The Old Lady has a past that more of the actors introduce us to through scenes that occur as the dream givers visit during her sleep. We meet a love she lost and, when the sinisteeds visit and create nightmares, we see how this troubles her still. The sinisteeds are the mythical creatures that give nightmares. The actors and props used to create them do indeed set the scene for a scary sequence. From red eyes, sharp teeth and bones the sinisteed looks very much the part of a nightmare. The sinisteed comes for the boy, knowing he is weak and has many dark memories from which to create a nightmare. Night after night we learn that the boy is tormented by the sinisteed and that the horde of sinisteeds is gathering more and more. The dream givers work to create good dreams and push out the sinisteed’s nightmares. Littlest One is being trained and taught by Thin Elder in the ways of the dream givers. Thin Elder and Littlest One work together to find happy memories from which to use to create dreams instead of nightmares.
It is Littlest One’s care and ultimately her love that helps the boy fight off the sinisteed’s nightmares. Through the course of the hour-long play the audience grows to care for John and hopes that he can indeed fight back the sinisteed leaving you feeling joy just as Littlest One and Thin Elder do as they create good dreams and fight off the sinisteed. The closing brings happiness, a new journey, and peace as we see that John and the Old Lady have created a bond and together, along with the dream givers, replaced the nightmares of their past with new friendships and peaceful dreams.
The play will tug on your heartstrings and remind you that not every child lives the life we want for our own children. Introducing older children to what struggles some of their own peers may face helps them to learn empathy. This is a great way to begin an open dialogue with your children about their fears, past struggles, or even the problems their friends may face. Creating a safe environment in which they feel they can share with their ‘grown ups’ things that upset them can help children throughout their lifetime.

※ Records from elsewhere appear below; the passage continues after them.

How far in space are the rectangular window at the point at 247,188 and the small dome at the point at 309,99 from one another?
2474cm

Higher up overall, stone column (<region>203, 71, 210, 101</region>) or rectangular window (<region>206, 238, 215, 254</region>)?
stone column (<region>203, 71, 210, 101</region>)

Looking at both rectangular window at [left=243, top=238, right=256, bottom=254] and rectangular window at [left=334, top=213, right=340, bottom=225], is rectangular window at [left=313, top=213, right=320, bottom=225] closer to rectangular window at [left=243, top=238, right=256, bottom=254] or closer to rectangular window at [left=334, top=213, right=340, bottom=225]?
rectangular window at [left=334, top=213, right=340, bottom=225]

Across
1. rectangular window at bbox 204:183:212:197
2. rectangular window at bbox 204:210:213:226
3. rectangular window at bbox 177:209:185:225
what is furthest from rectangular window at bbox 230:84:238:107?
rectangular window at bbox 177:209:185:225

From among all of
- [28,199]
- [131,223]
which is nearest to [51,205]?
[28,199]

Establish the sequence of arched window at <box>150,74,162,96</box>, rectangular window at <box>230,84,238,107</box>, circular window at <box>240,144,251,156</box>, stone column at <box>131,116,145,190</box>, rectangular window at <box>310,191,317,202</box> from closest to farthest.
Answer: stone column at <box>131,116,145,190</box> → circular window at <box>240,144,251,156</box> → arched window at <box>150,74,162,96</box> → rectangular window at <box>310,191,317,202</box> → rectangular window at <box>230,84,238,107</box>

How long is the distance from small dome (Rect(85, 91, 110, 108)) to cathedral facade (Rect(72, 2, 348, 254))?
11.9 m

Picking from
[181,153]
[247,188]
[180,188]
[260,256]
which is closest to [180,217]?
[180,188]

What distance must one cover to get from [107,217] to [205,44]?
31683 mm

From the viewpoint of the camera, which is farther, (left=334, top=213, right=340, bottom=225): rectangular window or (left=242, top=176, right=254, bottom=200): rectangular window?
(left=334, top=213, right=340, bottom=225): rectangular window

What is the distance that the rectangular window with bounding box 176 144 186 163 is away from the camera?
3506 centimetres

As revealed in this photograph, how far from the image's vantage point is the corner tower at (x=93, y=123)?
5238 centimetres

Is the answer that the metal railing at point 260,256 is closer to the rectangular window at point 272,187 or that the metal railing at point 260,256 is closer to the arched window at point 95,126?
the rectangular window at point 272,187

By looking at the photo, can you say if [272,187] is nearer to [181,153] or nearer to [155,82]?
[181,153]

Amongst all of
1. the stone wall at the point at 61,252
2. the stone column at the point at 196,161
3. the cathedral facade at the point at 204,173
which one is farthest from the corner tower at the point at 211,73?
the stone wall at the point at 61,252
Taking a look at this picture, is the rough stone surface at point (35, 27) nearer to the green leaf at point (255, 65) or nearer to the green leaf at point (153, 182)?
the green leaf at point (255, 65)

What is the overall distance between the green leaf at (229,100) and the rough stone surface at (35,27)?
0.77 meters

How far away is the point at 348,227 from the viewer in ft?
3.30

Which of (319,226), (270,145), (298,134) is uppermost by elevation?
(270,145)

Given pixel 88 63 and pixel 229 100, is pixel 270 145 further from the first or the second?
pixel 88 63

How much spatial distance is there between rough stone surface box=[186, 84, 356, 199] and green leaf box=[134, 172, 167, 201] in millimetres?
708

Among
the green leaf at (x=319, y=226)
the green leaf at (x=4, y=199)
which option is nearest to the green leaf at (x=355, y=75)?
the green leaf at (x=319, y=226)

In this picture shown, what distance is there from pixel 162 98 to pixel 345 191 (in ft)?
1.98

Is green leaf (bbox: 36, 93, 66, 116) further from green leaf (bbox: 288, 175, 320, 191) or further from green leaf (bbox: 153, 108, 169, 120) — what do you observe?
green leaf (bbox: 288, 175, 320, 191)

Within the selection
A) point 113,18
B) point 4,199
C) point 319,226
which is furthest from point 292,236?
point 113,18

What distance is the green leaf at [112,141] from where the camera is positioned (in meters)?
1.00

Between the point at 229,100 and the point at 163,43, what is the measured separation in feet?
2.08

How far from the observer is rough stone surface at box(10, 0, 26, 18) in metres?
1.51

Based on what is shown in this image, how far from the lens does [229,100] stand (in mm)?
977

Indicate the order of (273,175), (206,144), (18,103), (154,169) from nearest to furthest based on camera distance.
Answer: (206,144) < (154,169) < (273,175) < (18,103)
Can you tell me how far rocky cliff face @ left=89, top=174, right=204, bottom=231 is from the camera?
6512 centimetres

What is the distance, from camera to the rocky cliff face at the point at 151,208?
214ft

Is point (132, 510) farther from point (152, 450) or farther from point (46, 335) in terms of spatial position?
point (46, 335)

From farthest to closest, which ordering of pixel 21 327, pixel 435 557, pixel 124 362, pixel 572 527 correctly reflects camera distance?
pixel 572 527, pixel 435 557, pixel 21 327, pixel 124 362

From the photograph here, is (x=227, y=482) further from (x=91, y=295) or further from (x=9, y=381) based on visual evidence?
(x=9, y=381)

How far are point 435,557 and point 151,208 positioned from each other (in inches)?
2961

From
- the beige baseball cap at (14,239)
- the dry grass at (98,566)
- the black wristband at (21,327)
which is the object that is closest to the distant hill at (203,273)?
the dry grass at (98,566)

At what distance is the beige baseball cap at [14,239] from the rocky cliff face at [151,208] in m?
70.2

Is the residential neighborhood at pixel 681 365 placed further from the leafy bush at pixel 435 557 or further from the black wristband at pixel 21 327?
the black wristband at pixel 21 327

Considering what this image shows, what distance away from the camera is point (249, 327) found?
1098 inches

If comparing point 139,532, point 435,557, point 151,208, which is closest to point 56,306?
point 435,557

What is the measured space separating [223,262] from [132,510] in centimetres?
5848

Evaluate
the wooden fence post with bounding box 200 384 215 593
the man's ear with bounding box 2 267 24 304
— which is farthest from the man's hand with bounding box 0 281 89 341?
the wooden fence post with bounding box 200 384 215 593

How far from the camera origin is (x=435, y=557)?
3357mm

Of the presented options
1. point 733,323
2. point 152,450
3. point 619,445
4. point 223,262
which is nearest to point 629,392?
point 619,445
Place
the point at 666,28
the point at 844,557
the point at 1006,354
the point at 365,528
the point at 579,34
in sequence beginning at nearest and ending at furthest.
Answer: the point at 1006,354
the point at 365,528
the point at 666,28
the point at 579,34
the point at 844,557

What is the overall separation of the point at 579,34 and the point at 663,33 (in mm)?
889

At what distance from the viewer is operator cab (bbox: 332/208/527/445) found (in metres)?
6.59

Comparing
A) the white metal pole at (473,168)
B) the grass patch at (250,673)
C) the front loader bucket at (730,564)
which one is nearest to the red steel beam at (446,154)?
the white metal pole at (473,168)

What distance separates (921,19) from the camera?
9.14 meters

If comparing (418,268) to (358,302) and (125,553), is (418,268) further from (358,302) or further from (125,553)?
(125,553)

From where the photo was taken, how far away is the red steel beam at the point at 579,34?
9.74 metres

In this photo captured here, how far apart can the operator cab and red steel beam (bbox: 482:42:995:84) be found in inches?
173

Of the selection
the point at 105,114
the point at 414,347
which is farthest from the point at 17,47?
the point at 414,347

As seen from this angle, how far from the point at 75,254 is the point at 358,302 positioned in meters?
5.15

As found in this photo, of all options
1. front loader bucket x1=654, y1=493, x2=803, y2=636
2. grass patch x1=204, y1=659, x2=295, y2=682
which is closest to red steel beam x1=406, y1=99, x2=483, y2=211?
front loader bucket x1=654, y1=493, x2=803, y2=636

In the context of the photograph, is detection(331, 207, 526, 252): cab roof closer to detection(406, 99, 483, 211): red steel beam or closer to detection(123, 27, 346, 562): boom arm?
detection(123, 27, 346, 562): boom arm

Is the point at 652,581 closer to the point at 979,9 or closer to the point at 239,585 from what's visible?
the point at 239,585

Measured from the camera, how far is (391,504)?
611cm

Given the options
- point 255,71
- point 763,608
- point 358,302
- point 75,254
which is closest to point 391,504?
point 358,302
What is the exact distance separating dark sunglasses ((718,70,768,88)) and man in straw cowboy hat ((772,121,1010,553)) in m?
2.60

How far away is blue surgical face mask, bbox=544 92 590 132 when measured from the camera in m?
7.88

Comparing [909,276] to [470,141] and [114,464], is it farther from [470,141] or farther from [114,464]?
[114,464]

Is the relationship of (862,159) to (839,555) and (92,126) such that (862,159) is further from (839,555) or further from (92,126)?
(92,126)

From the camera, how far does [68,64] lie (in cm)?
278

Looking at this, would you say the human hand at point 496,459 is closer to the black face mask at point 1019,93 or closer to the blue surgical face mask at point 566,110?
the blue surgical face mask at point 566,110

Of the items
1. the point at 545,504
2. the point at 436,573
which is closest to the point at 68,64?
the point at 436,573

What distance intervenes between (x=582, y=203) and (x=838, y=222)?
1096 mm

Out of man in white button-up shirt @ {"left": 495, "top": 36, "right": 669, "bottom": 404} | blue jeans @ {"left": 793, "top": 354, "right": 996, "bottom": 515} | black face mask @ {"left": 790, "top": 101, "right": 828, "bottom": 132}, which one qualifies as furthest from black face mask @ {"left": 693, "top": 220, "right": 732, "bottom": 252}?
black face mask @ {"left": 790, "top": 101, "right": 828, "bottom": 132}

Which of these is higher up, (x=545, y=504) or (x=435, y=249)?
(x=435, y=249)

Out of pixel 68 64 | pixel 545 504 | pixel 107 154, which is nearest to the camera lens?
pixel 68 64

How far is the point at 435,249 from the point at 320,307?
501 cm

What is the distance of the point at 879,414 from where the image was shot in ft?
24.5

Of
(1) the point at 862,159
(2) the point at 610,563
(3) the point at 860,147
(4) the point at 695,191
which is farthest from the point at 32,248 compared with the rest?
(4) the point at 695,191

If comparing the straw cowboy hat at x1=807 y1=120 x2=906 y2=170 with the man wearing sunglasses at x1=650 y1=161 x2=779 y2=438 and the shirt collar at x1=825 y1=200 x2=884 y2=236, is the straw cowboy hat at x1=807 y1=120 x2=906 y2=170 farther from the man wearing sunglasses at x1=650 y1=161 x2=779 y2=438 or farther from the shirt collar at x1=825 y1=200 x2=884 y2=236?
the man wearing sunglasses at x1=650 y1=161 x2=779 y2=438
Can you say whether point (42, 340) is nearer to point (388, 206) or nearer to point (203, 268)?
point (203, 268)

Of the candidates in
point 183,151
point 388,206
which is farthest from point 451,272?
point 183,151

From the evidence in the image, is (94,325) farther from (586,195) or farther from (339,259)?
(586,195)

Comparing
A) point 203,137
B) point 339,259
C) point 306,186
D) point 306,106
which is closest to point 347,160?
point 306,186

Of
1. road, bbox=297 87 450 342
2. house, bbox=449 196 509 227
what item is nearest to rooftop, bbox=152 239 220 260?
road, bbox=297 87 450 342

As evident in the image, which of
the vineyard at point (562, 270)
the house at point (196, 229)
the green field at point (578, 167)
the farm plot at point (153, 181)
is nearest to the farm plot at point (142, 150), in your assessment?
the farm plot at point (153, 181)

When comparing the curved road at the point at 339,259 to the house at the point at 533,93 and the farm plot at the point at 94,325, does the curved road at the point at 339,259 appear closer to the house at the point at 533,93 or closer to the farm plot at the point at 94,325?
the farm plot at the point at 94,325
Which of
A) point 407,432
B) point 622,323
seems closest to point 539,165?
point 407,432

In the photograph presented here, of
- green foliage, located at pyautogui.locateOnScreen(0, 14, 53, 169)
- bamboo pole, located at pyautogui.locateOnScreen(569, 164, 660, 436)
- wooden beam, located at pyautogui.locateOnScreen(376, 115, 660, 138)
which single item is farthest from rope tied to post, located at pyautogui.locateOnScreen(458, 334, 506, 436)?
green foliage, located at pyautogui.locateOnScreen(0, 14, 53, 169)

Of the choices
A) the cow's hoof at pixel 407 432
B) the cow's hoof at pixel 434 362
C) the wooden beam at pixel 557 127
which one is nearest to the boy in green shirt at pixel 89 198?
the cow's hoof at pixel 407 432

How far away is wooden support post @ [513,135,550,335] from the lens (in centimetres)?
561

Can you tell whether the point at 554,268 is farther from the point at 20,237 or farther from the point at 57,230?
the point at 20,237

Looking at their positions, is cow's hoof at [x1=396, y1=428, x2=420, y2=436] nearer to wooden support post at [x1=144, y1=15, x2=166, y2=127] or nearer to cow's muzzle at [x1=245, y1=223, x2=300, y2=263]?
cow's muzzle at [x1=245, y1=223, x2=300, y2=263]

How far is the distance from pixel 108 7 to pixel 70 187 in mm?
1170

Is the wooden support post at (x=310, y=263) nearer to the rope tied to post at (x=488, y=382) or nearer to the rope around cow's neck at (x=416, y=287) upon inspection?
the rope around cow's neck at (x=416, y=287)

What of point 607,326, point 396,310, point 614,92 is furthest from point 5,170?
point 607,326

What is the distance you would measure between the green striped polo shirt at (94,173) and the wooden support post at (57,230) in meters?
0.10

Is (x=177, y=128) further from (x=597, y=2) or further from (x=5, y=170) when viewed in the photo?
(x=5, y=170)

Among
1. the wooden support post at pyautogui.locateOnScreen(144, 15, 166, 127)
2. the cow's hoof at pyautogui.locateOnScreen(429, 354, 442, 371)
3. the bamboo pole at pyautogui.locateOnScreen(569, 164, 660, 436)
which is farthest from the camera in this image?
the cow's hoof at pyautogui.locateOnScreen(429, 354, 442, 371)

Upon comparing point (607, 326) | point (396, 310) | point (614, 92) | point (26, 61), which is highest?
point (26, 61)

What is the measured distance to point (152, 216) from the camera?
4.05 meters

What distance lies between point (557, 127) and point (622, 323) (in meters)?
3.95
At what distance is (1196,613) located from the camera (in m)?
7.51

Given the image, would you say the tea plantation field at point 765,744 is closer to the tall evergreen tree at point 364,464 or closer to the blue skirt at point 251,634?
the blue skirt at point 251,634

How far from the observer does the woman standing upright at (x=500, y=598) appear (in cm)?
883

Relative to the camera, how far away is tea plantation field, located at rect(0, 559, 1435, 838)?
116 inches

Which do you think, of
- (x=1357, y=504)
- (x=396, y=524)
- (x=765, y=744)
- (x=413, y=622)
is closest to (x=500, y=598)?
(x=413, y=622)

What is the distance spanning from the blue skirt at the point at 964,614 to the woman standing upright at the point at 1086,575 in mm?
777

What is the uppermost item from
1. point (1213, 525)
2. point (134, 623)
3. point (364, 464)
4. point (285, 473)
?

Upcoming shows are Saturday, April 26th at 2 p.m. and 7 p.m. and Sunday, April 27th at 2 p.m. The Saturday evening performance is the Pay What You Can Night. Tickets not yet sold will be available starting at 6 p.m. that evening for any amount patrons are able to pay.
Tickets can be purchased at the box office, online at www.lctonstage.com, or by calling (859) 254-4546.
The 75th season of The Lexington Children’s Theatre is closing but the summer is just getting started with loads of summer camps. Both of my boys have loved their camp experiences and I highly recommend the theatre summer camps!